Autophagy plays a vital role in the survival of many solid tumors, often leading to drug resistance in chemotherapy and targeted treatments. Prof. Adi Kimchi's team has developed a high-throughput screening platform to identify small molecules that specifically inhibit the interaction of two crucial proteins in the autophagy machinery. Through an in vitro high-throughput screening on cell lysates and validation in cell-based assays and patient-derived cells, several hit compounds were identified and optimized. Specific autophagy inhibitors are highly desired as the current options in the market are not specific and have multiple off-target effects.
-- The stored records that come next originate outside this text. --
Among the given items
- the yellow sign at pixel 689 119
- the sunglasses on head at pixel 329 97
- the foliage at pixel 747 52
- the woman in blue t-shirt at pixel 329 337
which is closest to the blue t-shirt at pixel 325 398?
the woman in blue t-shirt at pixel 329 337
Tumors often rely on high levels of autophagy, a process known as "autophagy addiction," for survival. This includes tumors that are genetically dependent on autophagy for their growth due to mutations that require high metabolism and energy, as well as tumors that develop an addiction to autophagy as a result of exposure to stress during chemotherapy and targeted treatments. Autophagy is, therefore, a promising target for the development of new therapies for solid tumors and for preventing drug resistance. However, current autophagy inhibitors are not specific and can have off-target effects, making the development of specific autophagy inhibitors necessary.
Prof. Adi Kimchi and her team have developed a high-throughput screening platform to identify small molecules that specifically inhibit the interaction of two essential proteins in the autophagy machinery. By targeting autophagy, this technology has the potential to revolutionize the treatment of solid tumors and prevent acquired resistance to current therapies.
The team developed a unique screening assay using a luciferase-based complementation method to identify small molecules that inhibit the interaction of two key proteins, ATG3-ATG12, in the autophagy process. These proteins are critical in both the degradative and secretory arms of autophagy. Out of approximately 110,000 compounds screened, hits were identified at a rate of around 1.85%. These hits were re-synthesized and subjected to a dose-response assessment. Candidates with an IC50 of 10-40 µM (approximately 20 compounds) were further tested in a cell-based assay to confirm their inhibitory effect. Three of these compounds were selected for additional structure-activity relationship analysis, including the synthesis of derivatives. The two final hits were tested in patient-derived cancer cells with autophagy addiction (pancreatic and melanoma) and showed single agent and combination anti-cancer activity.
The screening platform assay has been thoroughly validated, including cell-based assays for hit validation. Three compounds identified as hits have been patented.